1. Quick Start (No Installation)

The easiest way to use MOSAICapp is via the hosted web interface. No coding or installation is required.

Launch MOSAICapp on Hugging Face

Note: The hosted version runs on shared resources. For large datasets or privacy-sensitive data, we recommend the local installation below.


2. Local Installation

Run the app on your own machine to use custom GPUs, process sensitive data locally, or modify the code.

Prerequisites

  • Python 3.9+
  • Git

Setup steps

git clone https://github.com/romybeaute/MOSAICapp.git
cd MOSAICapp

# Create virtual environment (recommended)
python3 -m venv .venv
source .venv/bin/activate

# Install dependencies and the package
pip install -r requirements.txt
pip install .

# Download NLTK data (required for segmentation)
python -c "import nltk; nltk.download('punkt')"

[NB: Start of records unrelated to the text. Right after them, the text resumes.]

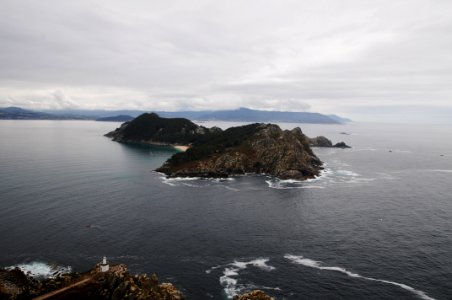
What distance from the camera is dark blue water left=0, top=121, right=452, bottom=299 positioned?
68438 millimetres

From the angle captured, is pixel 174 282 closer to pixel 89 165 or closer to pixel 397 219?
pixel 397 219

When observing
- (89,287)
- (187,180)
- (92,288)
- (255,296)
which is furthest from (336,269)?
(187,180)

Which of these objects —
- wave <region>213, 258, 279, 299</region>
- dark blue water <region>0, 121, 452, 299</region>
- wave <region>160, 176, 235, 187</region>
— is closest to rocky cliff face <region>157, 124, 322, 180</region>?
wave <region>160, 176, 235, 187</region>

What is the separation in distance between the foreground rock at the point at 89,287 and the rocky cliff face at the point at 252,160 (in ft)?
349

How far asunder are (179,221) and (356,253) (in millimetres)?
48534

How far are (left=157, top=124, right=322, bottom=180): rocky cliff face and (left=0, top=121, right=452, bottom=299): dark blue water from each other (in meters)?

3. Configuration & Running

Run the app

streamlit run app.py

LLM Setup (Optional)

To use the Automated Topic Labelling feature (Llama-3), you must provide a Hugging Face Access Token. The app uses this token to access the inference API.

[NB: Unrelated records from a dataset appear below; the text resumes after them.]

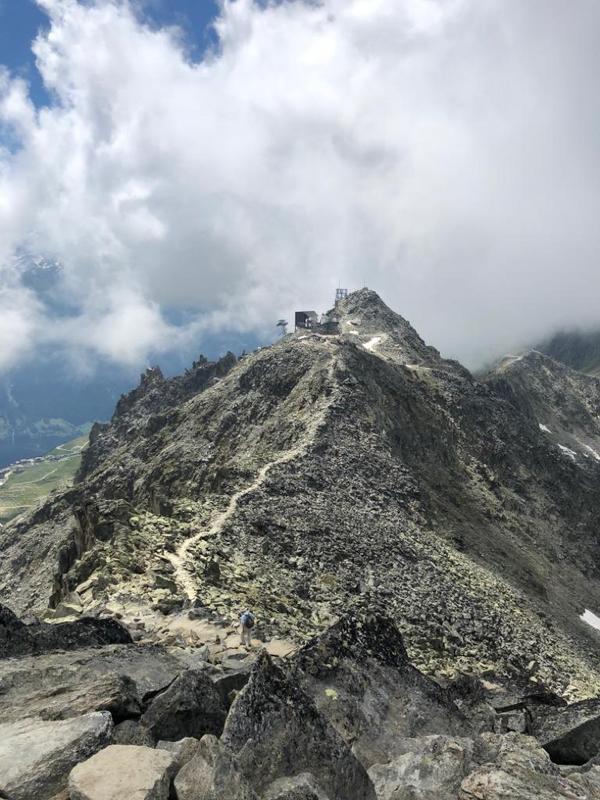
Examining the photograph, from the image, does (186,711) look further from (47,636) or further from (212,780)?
(47,636)

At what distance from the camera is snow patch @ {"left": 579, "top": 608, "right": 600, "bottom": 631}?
227 feet

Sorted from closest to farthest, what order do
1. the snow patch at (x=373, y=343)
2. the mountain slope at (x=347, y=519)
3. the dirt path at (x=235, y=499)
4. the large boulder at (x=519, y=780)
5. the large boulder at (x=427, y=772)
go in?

  1. Get a Token: Log in to Hugging Face and create a token with "Read" permissions.

  2. Configure Local App:

  • Create a folder named .streamlit in your root directory.

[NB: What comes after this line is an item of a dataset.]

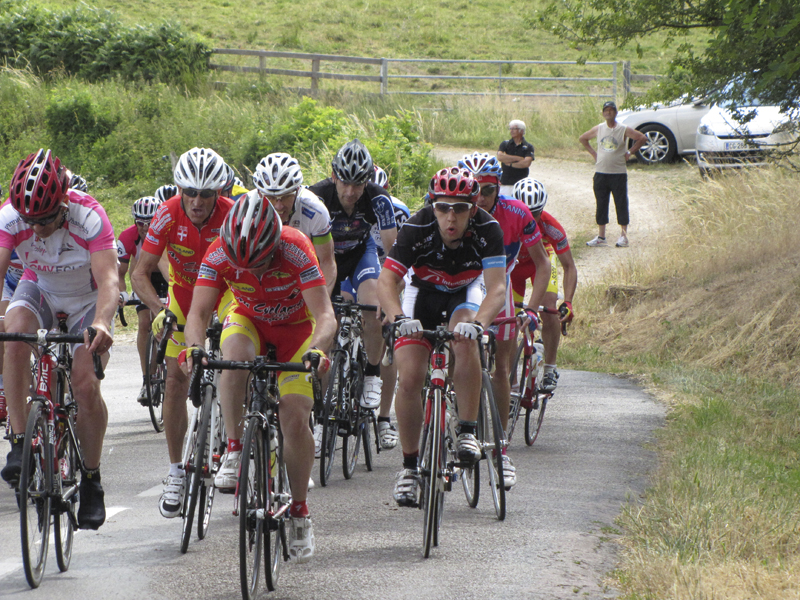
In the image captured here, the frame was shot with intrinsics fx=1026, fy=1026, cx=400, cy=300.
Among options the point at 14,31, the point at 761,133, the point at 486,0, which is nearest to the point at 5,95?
the point at 14,31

  • Inside it, create a file named secrets.toml.

  • Add your token in TOML file:

HF_TOKEN = "hf_..."
  • Note: This file is ignored by Git to protect your credentials.

4. Running Tests

We include a test suite to verify the installation and core logic. This is useful to check if your environment is set up correctly.

Run everything:

pytest tests/ -v

Run only fast tests:

pytest tests/test_core_functions.py -v

This will automatically load a dummy dataset included in the repo and verify:

  • Data loading (CSV parsing)

  • Embedding generation

  • Topic modelling pipeline

  • Visualisation outputs


5. Python API (Advanced Usage)

MOSAICapp is also a Python library. You can import mosaic_core in your own scripts or Jupyter Notebooks for batch processing or custom analysis pipelines.

Library usage

from mosaic_core.core_functions import preprocess_and_embed, run_topic_model

# 1. Load and Preprocess
docs, embeddings = preprocess_and_embed("data.csv", text_col="report")

# 2. Configure Parameters
config = {
    "umap_params": {"n_neighbors": 15, "n_components": 5},
    "hdbscan_params": {"min_cluster_size": 10},
    "bt_params": {"nr_topics": "auto"}
}

# 3. Run Model
model, reduced_embeddings, topics = run_topic_model(docs, embeddings, config)

Input format

CSV file with a text column. The app auto-detects columns named text, report, reflection_answer, or reflection_answer_english. Any column can also be selected manually.


How it works

MOSAICapp implements a BERTopic pipeline: texts are embedded using sentence transformers, reduced with UMAP, clustered with HDBSCAN, and labelled using c-TF-IDF (with optional LLM refinement). This approach captures semantic context better than older bag-of-words methods like LDA.

For methodological details, see the MOSAIC paper.


Research applications

MOSAICapp has been used to analyse:

  • Stroboscopic light experiences from the Dreamachine project
  • Descriptions of "pure awareness" from the Minimal Phenomenal Experience study
  • Psychedelic experience reports (DMT, 5-MeO-DMT micro-phenomenological interviews)

Citation

@article{beaute2025mosaic,
  title={Mapping of Subjective Accounts into Interpreted Clusters (MOSAIC): 
         Topic Modelling and LLM Applied to Stroboscopic Phenomenology},
  author={Beauté, Romy and Schwartzman, David J and Dumas, Guillaume and 
          Crook, Jennifer and Macpherson, Fiona and Barrett, Adam B and Seth, Anil K},
  journal={arXiv preprint arXiv:2502.18318},
  year={2025}
}

Contributing

See CONTRIBUTING.md for guidelines on reporting bugs, suggesting features, and contributing code.

License

MIT

Acknowledgements

Built with BERTopic by Maarten Grootendorst. Funded by the Be.AI Leverhulme doctoral scholarship at the Sussex Centre for Consciousness Science.